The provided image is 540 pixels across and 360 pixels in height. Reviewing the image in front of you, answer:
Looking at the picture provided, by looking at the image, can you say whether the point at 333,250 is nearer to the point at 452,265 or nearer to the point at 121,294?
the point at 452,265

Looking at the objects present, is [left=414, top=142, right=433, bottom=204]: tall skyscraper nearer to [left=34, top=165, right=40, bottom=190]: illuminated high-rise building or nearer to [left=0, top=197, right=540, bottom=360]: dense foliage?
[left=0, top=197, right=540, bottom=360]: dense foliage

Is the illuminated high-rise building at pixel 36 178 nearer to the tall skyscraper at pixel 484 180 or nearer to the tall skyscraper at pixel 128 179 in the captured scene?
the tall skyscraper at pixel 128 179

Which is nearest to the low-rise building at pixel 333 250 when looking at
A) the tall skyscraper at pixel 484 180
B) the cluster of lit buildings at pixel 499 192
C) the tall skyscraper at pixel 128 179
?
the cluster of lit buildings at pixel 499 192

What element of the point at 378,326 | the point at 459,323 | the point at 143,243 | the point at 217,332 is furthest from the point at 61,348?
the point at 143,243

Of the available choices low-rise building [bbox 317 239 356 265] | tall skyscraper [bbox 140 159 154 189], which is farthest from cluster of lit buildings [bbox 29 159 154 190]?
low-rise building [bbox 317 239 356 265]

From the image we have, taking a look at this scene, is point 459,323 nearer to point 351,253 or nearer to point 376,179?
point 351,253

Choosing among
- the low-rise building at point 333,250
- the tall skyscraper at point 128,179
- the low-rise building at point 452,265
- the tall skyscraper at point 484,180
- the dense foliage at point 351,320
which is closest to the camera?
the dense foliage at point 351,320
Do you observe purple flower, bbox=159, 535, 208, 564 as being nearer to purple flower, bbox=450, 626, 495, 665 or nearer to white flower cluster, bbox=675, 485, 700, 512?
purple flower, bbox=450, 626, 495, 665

* * *

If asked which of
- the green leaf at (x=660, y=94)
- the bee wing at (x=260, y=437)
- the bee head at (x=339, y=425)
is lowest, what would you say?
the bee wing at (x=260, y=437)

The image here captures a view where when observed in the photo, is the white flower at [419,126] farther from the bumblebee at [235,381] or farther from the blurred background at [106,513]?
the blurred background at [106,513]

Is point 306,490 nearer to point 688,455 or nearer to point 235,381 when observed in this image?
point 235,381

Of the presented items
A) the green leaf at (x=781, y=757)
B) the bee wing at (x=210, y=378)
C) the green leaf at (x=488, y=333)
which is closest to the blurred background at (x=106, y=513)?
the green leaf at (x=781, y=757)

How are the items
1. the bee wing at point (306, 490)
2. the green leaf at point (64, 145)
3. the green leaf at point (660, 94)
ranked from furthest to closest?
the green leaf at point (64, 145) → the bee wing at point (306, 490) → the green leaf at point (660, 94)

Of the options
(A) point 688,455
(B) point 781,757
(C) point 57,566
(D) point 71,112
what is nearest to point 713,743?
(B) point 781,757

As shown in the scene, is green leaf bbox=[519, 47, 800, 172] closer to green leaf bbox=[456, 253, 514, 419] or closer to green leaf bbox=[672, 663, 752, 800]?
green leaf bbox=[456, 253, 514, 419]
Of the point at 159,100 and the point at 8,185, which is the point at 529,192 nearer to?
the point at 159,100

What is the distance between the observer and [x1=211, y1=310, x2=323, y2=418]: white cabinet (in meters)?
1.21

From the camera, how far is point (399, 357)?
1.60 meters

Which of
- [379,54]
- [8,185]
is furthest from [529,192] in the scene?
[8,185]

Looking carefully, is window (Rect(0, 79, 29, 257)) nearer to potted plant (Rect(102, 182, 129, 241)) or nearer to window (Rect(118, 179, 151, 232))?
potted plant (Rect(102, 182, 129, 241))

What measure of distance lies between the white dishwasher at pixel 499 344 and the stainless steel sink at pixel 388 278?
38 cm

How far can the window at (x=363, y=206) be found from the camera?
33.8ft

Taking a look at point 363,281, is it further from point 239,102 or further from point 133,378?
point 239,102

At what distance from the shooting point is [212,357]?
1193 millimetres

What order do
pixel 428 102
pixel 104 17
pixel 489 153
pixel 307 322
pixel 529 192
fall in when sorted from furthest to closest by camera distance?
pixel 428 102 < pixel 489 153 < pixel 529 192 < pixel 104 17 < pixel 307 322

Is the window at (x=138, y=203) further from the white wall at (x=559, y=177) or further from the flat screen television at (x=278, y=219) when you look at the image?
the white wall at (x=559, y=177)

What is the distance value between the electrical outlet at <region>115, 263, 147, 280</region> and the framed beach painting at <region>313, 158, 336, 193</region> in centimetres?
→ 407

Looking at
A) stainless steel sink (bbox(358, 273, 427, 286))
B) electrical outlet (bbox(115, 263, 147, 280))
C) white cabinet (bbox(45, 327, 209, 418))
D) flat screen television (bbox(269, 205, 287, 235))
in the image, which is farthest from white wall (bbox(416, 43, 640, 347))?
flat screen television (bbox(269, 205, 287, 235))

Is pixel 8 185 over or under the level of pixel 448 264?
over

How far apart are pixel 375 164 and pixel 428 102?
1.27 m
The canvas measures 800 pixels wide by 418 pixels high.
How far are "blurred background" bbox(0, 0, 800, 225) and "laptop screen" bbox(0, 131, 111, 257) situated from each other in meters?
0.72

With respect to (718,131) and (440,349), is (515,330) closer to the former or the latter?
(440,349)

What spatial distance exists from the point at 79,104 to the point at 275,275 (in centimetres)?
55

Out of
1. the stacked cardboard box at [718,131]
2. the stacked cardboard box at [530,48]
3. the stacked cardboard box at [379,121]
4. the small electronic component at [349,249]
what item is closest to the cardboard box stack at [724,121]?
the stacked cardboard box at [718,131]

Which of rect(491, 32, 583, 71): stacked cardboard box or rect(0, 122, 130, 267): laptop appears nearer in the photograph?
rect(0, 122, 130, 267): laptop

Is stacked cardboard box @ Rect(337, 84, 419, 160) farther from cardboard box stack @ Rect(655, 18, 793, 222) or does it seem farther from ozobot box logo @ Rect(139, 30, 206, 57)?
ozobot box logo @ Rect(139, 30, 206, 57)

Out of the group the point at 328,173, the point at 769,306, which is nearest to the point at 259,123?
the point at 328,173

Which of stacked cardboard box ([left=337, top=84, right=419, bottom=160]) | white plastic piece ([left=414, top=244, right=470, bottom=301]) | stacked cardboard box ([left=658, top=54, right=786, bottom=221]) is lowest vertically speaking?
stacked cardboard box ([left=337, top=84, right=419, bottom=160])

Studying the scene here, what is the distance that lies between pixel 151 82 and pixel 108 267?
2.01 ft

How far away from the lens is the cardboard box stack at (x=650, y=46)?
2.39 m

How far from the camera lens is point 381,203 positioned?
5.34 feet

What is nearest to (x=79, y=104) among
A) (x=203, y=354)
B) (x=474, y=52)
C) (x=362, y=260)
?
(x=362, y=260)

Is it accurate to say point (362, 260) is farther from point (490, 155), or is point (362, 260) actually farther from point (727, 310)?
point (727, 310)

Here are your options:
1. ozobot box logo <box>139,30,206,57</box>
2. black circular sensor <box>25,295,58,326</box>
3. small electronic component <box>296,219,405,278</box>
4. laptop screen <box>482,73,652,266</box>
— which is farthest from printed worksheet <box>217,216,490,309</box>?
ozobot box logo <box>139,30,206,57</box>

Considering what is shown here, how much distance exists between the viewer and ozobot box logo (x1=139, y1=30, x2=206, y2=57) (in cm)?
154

---

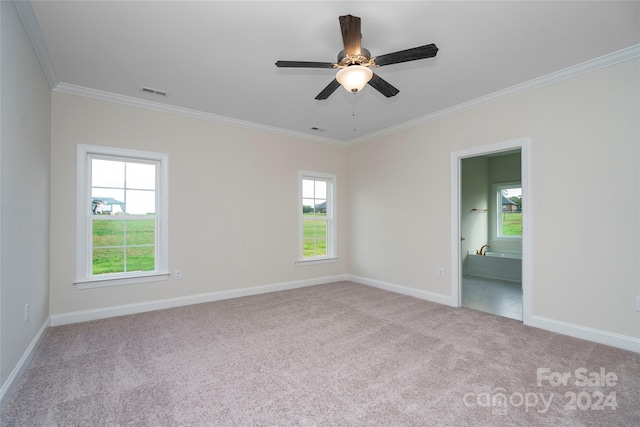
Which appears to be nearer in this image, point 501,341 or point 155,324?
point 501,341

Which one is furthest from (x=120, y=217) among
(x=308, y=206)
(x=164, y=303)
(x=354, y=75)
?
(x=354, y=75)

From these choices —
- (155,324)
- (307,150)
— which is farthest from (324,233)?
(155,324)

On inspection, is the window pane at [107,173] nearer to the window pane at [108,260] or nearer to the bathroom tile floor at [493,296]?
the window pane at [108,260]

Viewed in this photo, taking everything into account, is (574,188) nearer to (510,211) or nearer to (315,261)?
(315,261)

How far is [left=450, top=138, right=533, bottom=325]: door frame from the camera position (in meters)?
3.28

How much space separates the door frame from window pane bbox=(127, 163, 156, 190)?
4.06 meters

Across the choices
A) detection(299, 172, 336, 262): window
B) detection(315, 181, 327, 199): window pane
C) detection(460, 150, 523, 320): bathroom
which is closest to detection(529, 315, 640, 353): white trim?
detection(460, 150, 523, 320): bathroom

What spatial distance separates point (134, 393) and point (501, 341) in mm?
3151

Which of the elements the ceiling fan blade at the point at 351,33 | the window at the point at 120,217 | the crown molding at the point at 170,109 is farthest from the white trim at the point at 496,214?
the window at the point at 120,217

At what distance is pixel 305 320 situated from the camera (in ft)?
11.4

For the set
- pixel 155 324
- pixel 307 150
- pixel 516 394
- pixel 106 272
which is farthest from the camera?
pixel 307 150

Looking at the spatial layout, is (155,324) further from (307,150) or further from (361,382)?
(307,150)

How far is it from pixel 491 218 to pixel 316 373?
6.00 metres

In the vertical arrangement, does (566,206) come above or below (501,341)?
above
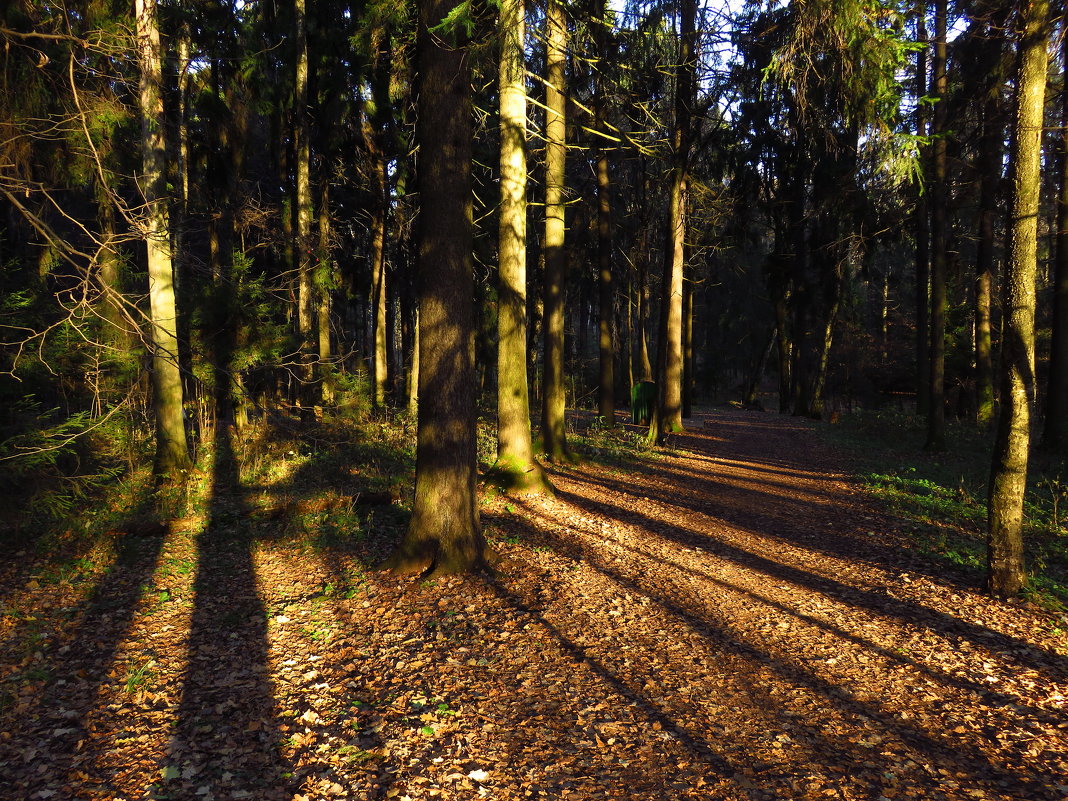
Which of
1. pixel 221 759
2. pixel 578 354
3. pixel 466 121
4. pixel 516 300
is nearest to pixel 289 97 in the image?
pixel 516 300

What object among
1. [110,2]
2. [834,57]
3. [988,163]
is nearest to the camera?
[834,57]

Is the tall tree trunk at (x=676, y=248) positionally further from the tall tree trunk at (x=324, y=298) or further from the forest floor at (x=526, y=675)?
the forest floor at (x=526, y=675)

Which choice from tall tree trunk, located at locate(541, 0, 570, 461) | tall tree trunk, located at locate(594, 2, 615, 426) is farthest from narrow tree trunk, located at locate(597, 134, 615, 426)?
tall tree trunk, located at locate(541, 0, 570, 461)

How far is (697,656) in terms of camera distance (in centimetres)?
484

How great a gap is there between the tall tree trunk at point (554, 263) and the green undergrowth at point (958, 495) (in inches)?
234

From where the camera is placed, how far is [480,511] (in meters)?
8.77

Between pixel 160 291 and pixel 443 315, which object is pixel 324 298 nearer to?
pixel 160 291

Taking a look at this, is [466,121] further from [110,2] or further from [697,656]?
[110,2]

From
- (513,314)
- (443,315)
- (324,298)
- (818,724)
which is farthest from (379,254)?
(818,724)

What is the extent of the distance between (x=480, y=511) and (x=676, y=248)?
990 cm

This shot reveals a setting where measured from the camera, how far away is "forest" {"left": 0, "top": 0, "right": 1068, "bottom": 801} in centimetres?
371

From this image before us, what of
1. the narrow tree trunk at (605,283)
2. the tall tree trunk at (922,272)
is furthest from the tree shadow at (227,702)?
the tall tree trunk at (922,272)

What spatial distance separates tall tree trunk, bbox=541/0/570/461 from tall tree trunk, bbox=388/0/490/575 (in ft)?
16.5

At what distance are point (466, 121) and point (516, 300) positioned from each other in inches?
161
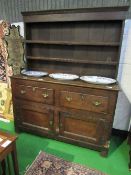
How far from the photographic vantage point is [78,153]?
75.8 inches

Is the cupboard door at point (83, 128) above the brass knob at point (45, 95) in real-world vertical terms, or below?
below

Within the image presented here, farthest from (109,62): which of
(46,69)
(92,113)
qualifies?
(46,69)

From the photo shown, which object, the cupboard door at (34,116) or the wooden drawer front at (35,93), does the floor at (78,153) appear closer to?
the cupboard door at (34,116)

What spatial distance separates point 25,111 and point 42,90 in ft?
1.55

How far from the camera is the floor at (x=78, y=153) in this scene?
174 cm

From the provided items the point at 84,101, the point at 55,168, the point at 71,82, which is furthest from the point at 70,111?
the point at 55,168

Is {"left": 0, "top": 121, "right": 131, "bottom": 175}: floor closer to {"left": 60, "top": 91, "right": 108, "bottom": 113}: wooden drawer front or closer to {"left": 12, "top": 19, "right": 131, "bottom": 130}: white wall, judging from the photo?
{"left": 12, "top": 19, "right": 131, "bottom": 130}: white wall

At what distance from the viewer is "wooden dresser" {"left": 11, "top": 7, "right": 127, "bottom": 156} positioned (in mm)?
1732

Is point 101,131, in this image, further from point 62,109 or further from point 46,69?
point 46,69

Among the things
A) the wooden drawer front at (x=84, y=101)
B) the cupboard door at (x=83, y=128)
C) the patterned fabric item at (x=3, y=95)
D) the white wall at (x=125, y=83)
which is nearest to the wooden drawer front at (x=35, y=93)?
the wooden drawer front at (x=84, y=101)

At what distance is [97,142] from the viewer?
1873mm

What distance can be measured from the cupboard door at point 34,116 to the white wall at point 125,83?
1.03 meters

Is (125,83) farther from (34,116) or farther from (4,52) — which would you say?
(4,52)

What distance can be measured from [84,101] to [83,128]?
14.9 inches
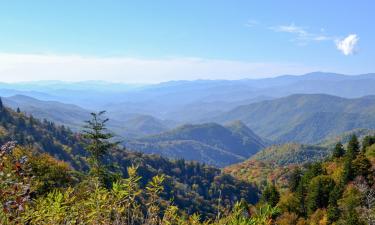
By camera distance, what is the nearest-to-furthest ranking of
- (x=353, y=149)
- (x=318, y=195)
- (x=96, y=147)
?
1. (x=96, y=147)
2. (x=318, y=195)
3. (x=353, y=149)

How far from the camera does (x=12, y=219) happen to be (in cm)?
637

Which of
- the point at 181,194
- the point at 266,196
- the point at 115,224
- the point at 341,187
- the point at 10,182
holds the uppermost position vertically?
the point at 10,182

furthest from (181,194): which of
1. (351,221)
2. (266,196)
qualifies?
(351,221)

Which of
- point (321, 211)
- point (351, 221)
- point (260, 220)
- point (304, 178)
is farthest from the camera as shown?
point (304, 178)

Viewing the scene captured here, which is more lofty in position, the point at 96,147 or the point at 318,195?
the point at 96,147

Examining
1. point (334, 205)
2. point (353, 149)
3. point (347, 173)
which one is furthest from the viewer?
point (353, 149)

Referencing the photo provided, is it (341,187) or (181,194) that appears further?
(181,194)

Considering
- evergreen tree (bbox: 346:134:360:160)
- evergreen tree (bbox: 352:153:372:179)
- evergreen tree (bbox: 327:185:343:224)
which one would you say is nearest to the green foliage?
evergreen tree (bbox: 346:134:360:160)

**WHAT YOU ARE ASKED TO DO:**
Render the stretch from the line containing "What distance can be measured from the" through the line containing "14.9 inches", both included, as a JSON list of strings with one string per line and blank lines omitted.

**RESULT:**
[
  "What distance can be measured from the cupboard door at point 34,116 to the white wall at point 125,83?",
  "1.03 meters",
  "Is (125,83) farther from (34,116) or farther from (4,52) — which would you say?",
  "(4,52)",
  "What distance can be measured from [84,101] to [83,128]?",
  "14.9 inches"
]